What Are You Going to Do About It?
There are three barriers to ridding the world of nuclear weapons. First, our governments don't represent us and will have to be compelled to act when and if we get our act together.
Second, people imagine we're safer spreading nukes around the globe by the thousands than we would be eliminating them while a few rogue non-state terrorists hang onto some. This is crazy, of course. An arsenal of nukes doesn't discourage a terrorist. Nor can it discourage a state any more than can the non-nuclear weapons capable of complete devastation.
Third, people fantasize that there are advantages to nuclear energy that outweigh the problem of its technological vicinity to nuclear weaponry. There are not. Nuclear energy barely reproduces the amount of energy it takes to build and operate the plants; the waste materials cannot be put anywhere safe for 250,000 years; and the inevitable accidents pose such a risk that no private "free-market" insurance company will take it on -- only taxpayers' misrepresentatives in government are willing to pick up the tab. Nuclear energy is how India, Pakistan, Israel, and North Korea got nuclear weapons. It's also Israel's and the United States' excuse for threatening Iran. Uranium radioactive waste is among the horrible things being dumped by the West off the lawless coast of Somalia. The results of such dumping include attacks on Western ships by angry "pirates." The pirates are generally explained to be hating us for our freedom.
Congressman Dennis Kucinich is hosting a Congressional briefing, Thursday, September 20, 2012, on the medical effects of radiation exposure, and the health threats presented by our nation's nuclear power plants, nuclear fleet, and the on-going tragedy in Fukushima, Japan. There will be expert testimony from Physicians for Social Responsibility and others. Ask your senators and representative to attend.

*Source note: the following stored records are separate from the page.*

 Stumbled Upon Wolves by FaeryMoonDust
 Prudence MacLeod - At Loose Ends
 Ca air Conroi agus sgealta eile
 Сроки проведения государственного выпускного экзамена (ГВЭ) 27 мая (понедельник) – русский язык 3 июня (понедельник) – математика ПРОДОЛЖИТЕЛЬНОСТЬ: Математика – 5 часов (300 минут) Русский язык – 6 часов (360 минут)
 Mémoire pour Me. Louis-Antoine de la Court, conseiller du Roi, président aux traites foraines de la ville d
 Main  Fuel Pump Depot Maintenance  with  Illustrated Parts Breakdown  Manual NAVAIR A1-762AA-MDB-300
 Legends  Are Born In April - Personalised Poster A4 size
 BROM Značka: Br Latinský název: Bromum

The ongoing nuclear disaster in Japan has displaced hundreds of thousands of people. Prior to this disaster, the regulators in Japan said they had all possible safety measures in place. Our Nuclear Regulatory Commission (NRC) has said the same thing about our 104 aging nuclear power plants, 23 of which have the same flawed design as in Fukushima.

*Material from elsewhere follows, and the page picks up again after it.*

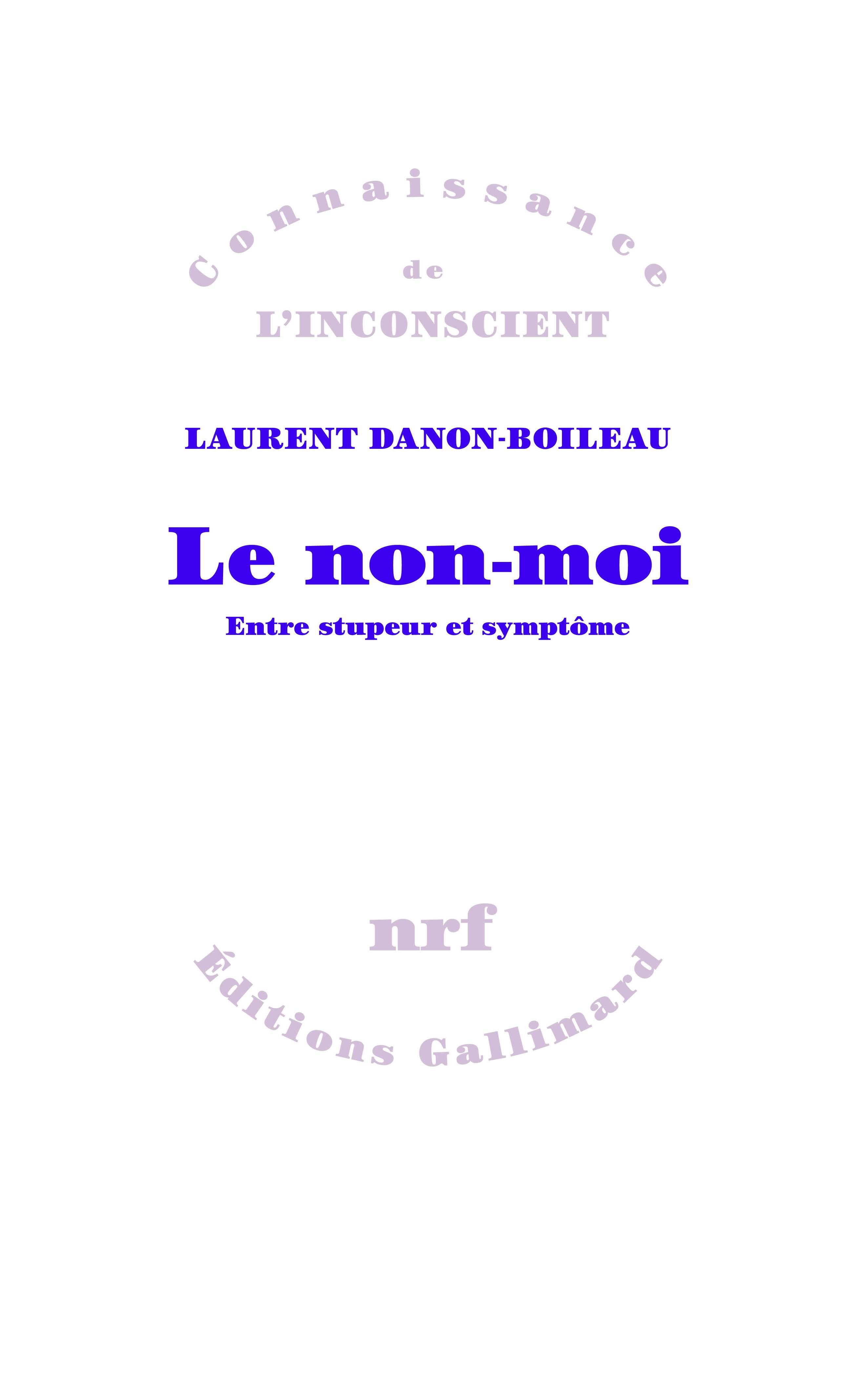 L. Danon-Boileau, Le non-moi. Entre stupeur et symptôme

Nuclear disasters are not unique to Japan. Chernobyl killed and sickened many, as did Three Mile Island on a smaller scale. A nuclear plant in Virginia was damaged by an earthquake last year.

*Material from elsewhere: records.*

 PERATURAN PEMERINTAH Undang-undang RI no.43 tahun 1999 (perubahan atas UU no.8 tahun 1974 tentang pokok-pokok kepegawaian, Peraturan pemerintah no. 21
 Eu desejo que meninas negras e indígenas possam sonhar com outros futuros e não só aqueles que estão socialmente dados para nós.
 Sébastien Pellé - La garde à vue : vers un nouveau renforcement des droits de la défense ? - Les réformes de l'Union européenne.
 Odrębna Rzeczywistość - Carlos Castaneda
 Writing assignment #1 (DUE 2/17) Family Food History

If you're in the Washington, D.C., area, the Coalition Against Nukes invites you to a series of events September 20-22, including a Capitol Hill rally, the Congressional briefing, a fundraiser at Busboys and Poets, a ceremony at the Museum of the American Indian, a rally at the Nuclear Regulatory Commission, a film screening, and a strategy session. http://coalitionagainstnukes.org
The nukes have got to go, or we do. This planet's not big enough for both.